Les minutes continuaient à s’écouler, noires, silencieuses. Son esprit vagabondait. Inévitablement, Adèle surgissait, tel un leitmotiv orchestrant ses songes. Une nouvelle fois, Frank consulta le cadran de sa montre. « Ça ne devrait plus tarder », murmura-t-il. Exact. Moins de trente secondes plus tard, le 4x4 qu’il attendait pointait ses phares blancs au bout de l’avenue. Son cœur tressauta, comme les autres soirs. « Il va contourner l’autre voiture, se garer dans le garage qui longe le saule pleureur, vérifier la boîte aux lettres, avant de rentrer », prédit-il intérieurement. Les événements se déroulèrent ainsi. Frank empoigna son volant, suivit scrupuleusement du regard l’homme qu’il épiait, à chaque étape, jusqu’à ce qu’il disparaisse derrière la porte.

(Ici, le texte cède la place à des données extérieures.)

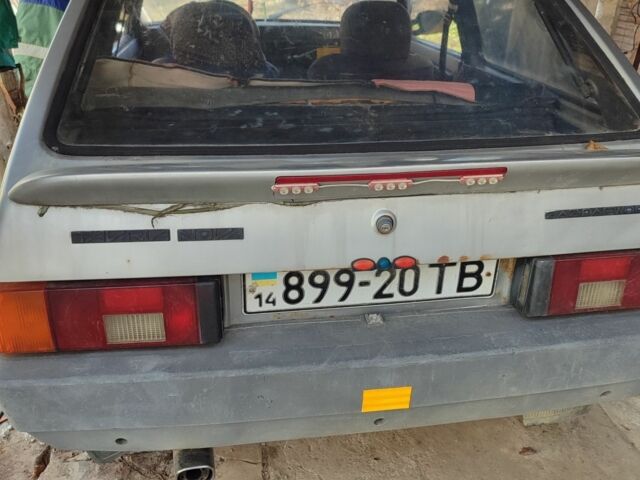 Серый ЗАЗ Таврия, объемом двигателя 2.45 л и пробегом 160 тыс. км за 191 $, фото 2 на Automoto.ua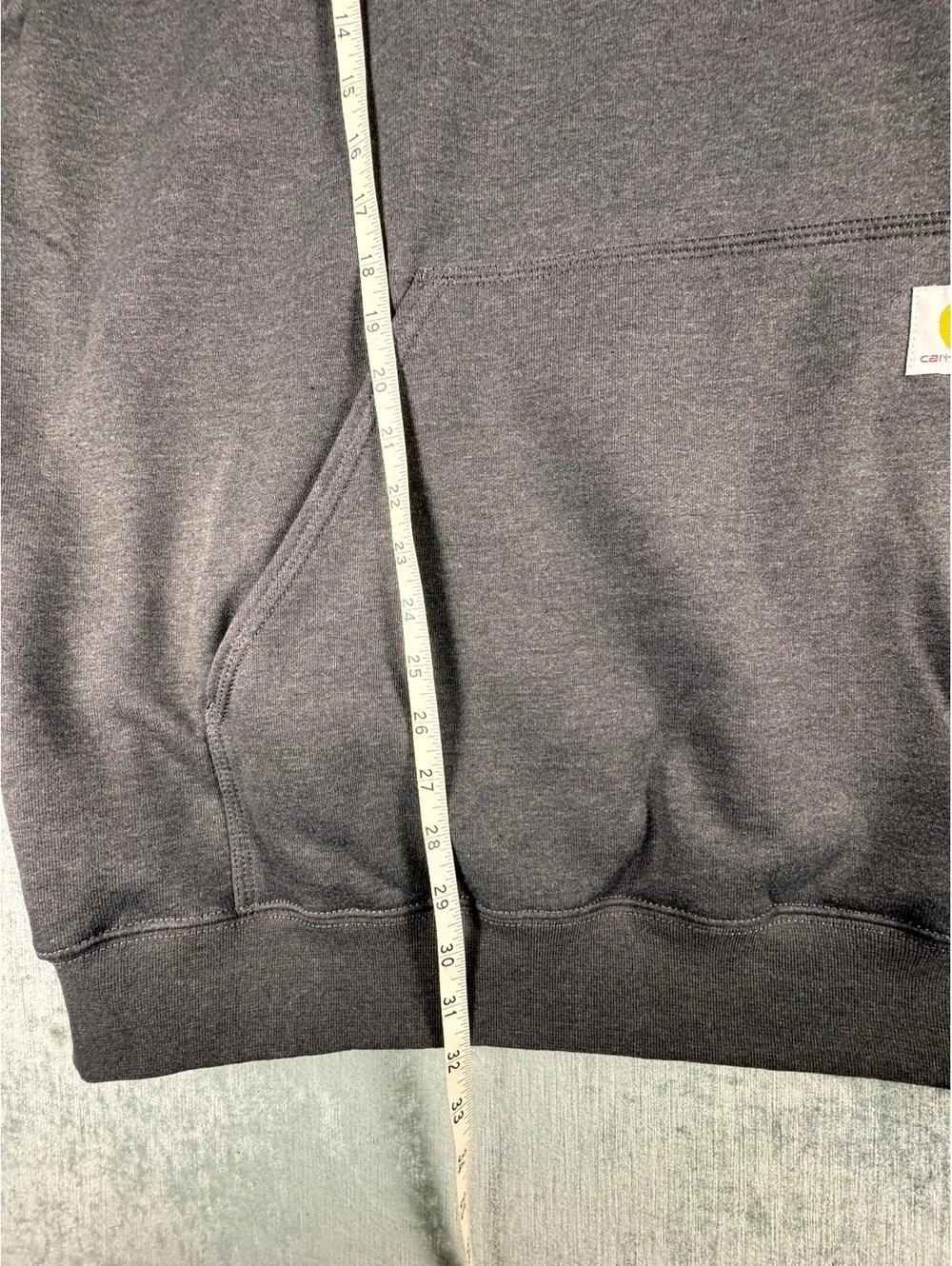 Carhartt Rain Defender 1889 hoodie men’s 2XL NWT Gray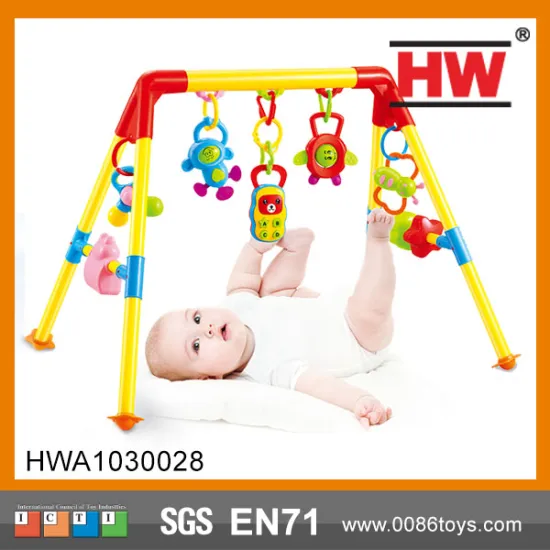 20Songs Musical Play Newborn Baby Fitness Frame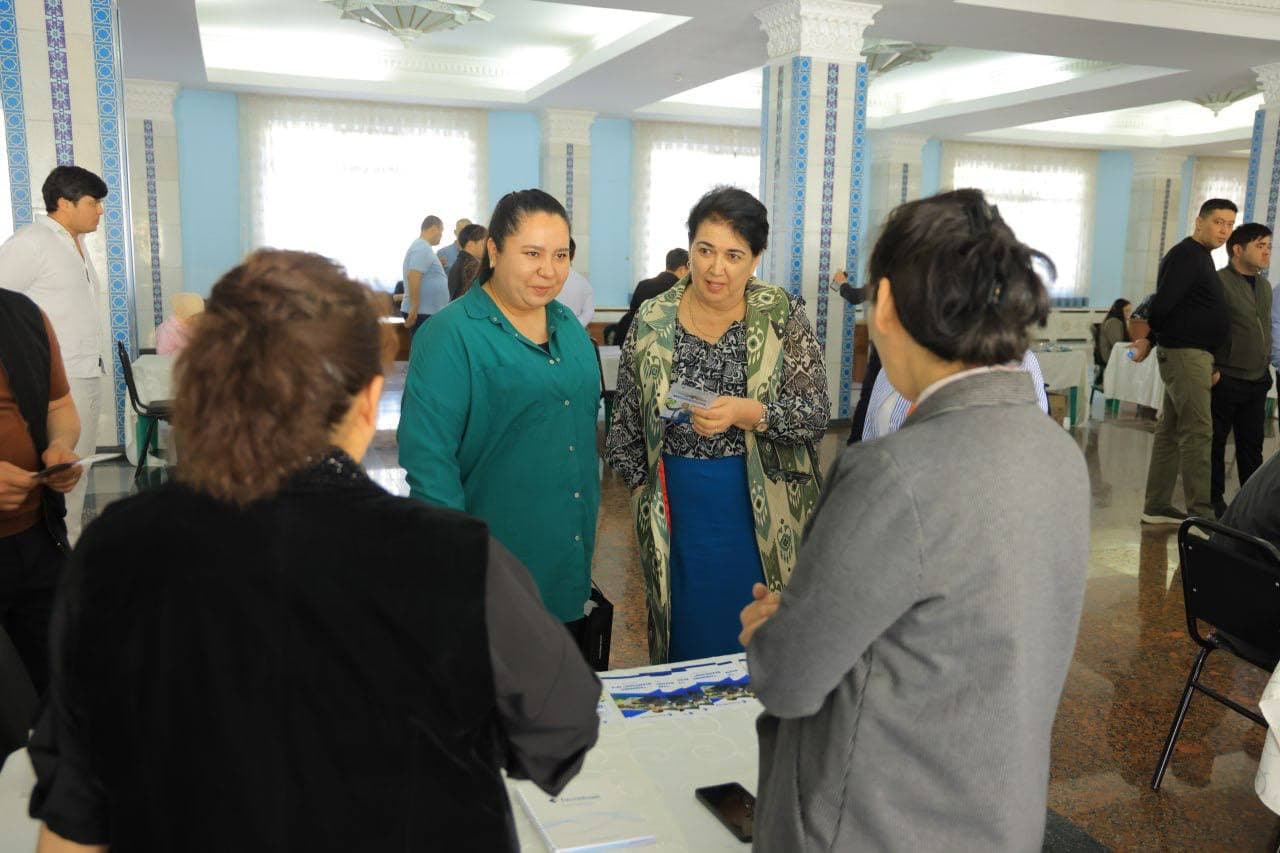 Mirobod tumanida fuqarolar bandligi ta’minlanmoqda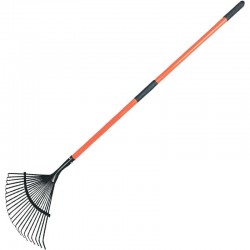 [254253] grebla frunze 22dinti plata coada fibra 1500mm venus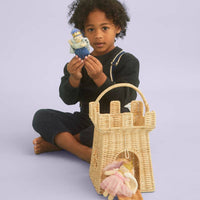 Rattan Castle Basket - Parkette.
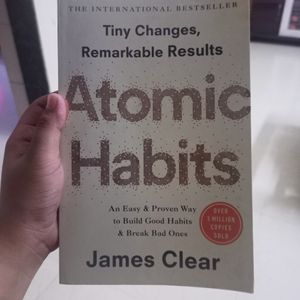 Atomic Habits | By James Clear |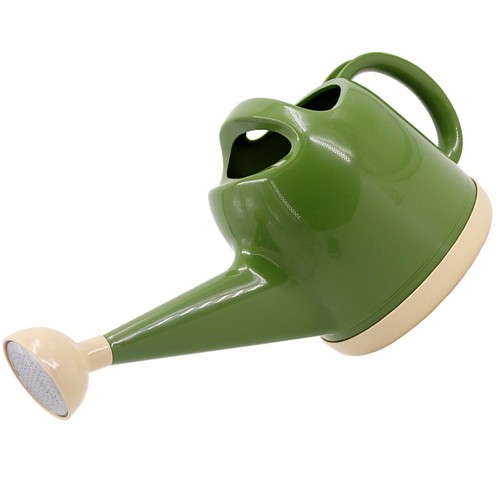 Sturdy green plastic - sturdy,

La maison s’animait enfin. Au rez-de-chaussée, quelques ombres éphémères signalaient des allées et venues. Dès que la silhouette de sa cible se dessinait dans la lueur trouble que les rideaux filtraient, le sang de Frank ne faisait qu’un tour. « Ils vont passer à table », imagina-t-il. « Un dîner concocté à la hâte, ramené dans le fameux sac par madame, en provenance du traiteur, ou de la belle-mère. » En tout cas, le repas se ferait en tête en tête. À l’étage, les fenêtres étaient toujours obscures, à la différence des autres jours. L’hypothèse se vérifiait. Le mardi était le jour idéal pour passer à l’offensive, le jour où les enfants du chirurgien restaient chez leurs grands-parents. Ou chez une tante. Peu importait. Tout ce qui comptait était leur absence.

 

***

 

 

 

 

 

Le décor se résumait à une toile floue, sombre. Une vitre diaphane à travers laquelle on chercherait à observer la nuit. Pas de sensation, pas de son. Si ce n’est celui d’une respiration malmenée, la sienne. La luminosité gagna quelques crans.

— Gunther ! Gunther !

Au loin, des appels percèrent un râle sourd. Que se passait-il ?

— Gunther ! Gunther !

Le volume sonore grandit. La lumière revint. C’était bien lui qu’on appelait. En un éclair, la réalité absorba les derniers fragments vaporeux de la toile que le clignement de ses yeux tentait d’éliminer. Tous les bruits alentour bondirent simultanément dans ses oreilles.

— Gunther, ça va aller ?

Le visage apeuré de Sobotka était penché au-dessus de lui, au milieu d’autres têtes inconnues. Gunther fronça les sourcils en remarquant son corps étendu de tout son long sur le parquet ciré. Sur son gilet noir trônait un amas de frites baignées de sauce brune aux cèpes. Au bout de son bras allongé, un tournedos de bœuf, gisant à terre comme un vulgaire détritus, des bris de vaisselle éparpillés, et les chaussures élégantes de quelques clients du déjeuner, debout en cercle pour mieux satisfaire leur curiosité. Sobotka aida son employé à se relever et le prit par les épaules :

— Gunther, vous nous faites des frayeurs. Venez.

Tous deux partirent d’un pas prudent vers la porte de service.

— Le spectacle est déjà terminé. Retour en coulisses, ironisa Sobotka en se tournant vers un groupe d’habitués.

Aussitôt dans les cuisines, il perdit son sourire. Dans l’effervescence de l’heure de pointe, agrippé à son chef, Gunther se concentra sur le contact de ses pieds avec le sol. Il s’assit sur la première chaise aperçue, de peur de flancher à nouveau.

— Comment tu te sens ?
— Nauséeux. Du brouillard dans la caboche, bredouilla le serveur étourdi.
— C’est la deuxième fois cette semaine.